To top it all off, it's getting harder just to breathe in the city: From 2010 to 2012, the metro experienced nearly double the number of "unhealthy" air quality days as Houston, which has improved its air quality while maintaining an industrial base similar to New Orleans'.
"The question is not whether New Orleans will come back or not, New Orleans will be rebuilt," says Stephen Bradberry, executive director of The Alliance Institute, who lived in the city from 1987 to 2012. "The question is who will get to enjoy the 'new' New Orleans, and eight years out we see the results."
There's a similar message in the Greater New Orleans Community Data Center's report, "The New Orleans Index at Eight: Measuring Greater New Orleans' Progress Toward Prosperity," where the above stats come from. "To be sure," the report states, "all the progress the New Orleans metro makes in other arenas will not be enough to signal to the world the emergence of a qualitatively different place post-Katrina if large segments of the population continue to be left behind."
One area often pointed to as a measure of positive growth is the status of the schools. Of students attending New Orleans Parish schools during 2012-13, 63 percent were enrolled in those that met state standards -- a huge increase from pre-Katrina, when that figure was as low as 30 percent.
But those numbers don't tell much, says Perry, who helped run charter schools while he was there.
"We have to be careful how we measure progress," he says. "The recent gains on standardized tests in education are encouraging. However, we should not equate test score growth to real human capital gains. Unemployment, college graduation rates and health outcomes are still too woeful to claim success."

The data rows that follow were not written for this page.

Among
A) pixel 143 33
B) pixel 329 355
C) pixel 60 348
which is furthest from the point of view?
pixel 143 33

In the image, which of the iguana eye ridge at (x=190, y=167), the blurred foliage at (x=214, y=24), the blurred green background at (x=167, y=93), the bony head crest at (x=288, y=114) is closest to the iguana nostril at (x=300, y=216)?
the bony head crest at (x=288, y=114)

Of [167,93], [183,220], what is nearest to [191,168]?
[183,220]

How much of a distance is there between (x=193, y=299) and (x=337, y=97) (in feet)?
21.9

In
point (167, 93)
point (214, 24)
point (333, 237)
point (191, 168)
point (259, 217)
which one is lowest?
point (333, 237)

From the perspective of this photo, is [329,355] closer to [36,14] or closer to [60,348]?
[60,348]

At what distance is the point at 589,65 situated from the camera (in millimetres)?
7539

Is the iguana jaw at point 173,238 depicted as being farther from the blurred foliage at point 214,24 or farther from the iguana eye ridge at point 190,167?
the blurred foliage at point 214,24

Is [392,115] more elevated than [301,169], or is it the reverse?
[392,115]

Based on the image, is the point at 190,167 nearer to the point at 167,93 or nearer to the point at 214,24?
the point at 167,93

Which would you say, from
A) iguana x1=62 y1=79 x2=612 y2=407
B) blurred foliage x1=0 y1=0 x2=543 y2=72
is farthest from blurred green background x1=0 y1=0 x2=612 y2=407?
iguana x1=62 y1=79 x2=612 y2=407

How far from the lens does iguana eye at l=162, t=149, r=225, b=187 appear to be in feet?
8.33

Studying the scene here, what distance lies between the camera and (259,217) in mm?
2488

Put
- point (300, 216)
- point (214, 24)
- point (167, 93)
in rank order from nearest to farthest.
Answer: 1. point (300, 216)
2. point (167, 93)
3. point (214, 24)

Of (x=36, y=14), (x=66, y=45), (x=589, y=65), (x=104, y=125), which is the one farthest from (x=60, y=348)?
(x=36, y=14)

The talk about progress in the city has overlooked too many New Orleanians who are frustrated with the lack of economic opportunities, says Rosana Cruz, associate director of Voice of the Ex-Offender.

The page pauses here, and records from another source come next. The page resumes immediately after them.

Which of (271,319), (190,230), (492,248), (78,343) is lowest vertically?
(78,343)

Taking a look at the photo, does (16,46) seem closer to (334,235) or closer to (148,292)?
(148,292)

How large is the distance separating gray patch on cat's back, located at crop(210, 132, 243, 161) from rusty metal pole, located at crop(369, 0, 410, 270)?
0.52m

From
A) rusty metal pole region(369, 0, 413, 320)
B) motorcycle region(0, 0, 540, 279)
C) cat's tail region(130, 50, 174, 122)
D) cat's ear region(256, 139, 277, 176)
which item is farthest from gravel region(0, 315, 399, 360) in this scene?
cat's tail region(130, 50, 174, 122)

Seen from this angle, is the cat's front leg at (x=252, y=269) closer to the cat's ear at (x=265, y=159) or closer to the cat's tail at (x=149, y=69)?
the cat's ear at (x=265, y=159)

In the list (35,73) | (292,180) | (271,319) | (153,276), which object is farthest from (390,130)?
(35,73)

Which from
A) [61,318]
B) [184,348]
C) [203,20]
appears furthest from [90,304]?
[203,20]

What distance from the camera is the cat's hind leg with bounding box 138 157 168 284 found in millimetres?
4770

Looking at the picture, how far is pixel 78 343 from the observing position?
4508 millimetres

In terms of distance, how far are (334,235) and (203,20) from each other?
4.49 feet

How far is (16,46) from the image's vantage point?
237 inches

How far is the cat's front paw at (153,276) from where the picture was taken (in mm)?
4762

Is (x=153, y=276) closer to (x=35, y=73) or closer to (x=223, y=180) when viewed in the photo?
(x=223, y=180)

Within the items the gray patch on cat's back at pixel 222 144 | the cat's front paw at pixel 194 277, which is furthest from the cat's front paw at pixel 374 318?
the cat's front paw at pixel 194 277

"I like theaters, bike lanes and food trucks as much as the next guy, but ultimately this so-called progress is at the expense of those who are left out and left behind," says Cruz. "Many people have made money off of the rebuilding of the city, but not those who lost the most after the levees burst. These are the people who can't get jobs because they got sucked up on minor charges in our city's vacuum-like approach to crime, or because they are competing for jobs and housing with college transplants, even though they are the ones with the knowledge and experience to address the problems [on which] we haven't made progress."
It's not necessarily a bad thing that people are moving in from other areas to help rebuild New Orleans. But some newcomers are coming not only with their own definitions of progress but their own definition of what New Orleans is as a city.

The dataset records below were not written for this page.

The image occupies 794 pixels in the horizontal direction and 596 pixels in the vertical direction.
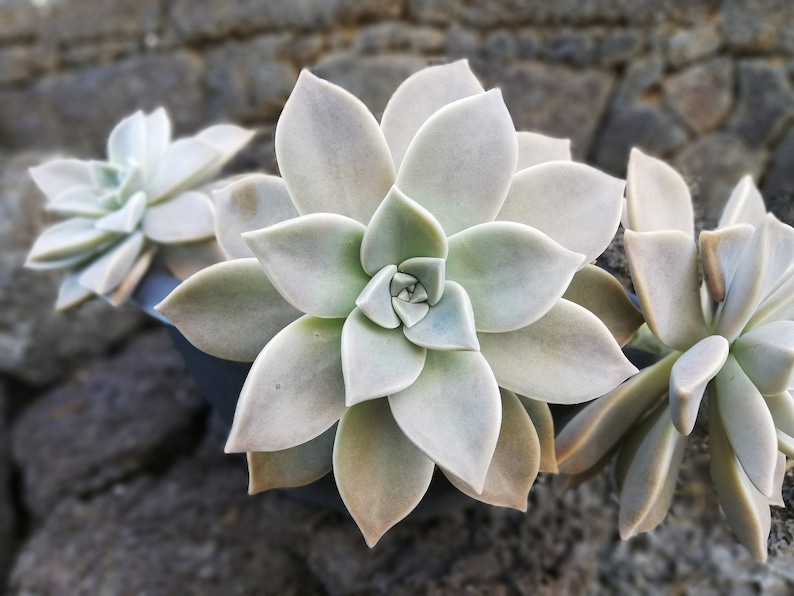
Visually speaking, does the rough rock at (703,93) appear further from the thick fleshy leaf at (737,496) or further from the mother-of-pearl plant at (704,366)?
the thick fleshy leaf at (737,496)

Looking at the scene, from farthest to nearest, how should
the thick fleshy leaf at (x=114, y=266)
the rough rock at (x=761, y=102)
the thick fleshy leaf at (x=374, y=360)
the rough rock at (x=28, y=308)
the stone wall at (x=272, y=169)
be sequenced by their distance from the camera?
the rough rock at (x=761, y=102), the rough rock at (x=28, y=308), the stone wall at (x=272, y=169), the thick fleshy leaf at (x=114, y=266), the thick fleshy leaf at (x=374, y=360)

"It looks to me that Black folks weren't the only ones singing along to Sam Cooke's song, 'A Change Is Gonna Come,'" says Bradberry. "The only difference is that the power elite of New Orleans is hell-bent on making their vision a reality, while low-income and African American families in New Orleans languish in stunned disbelief of the inhumanity of it all."
Says Cruz, "We are losing the soul of the city because people want to look at progress and not remember, preserve and take responsibility for what we're losing."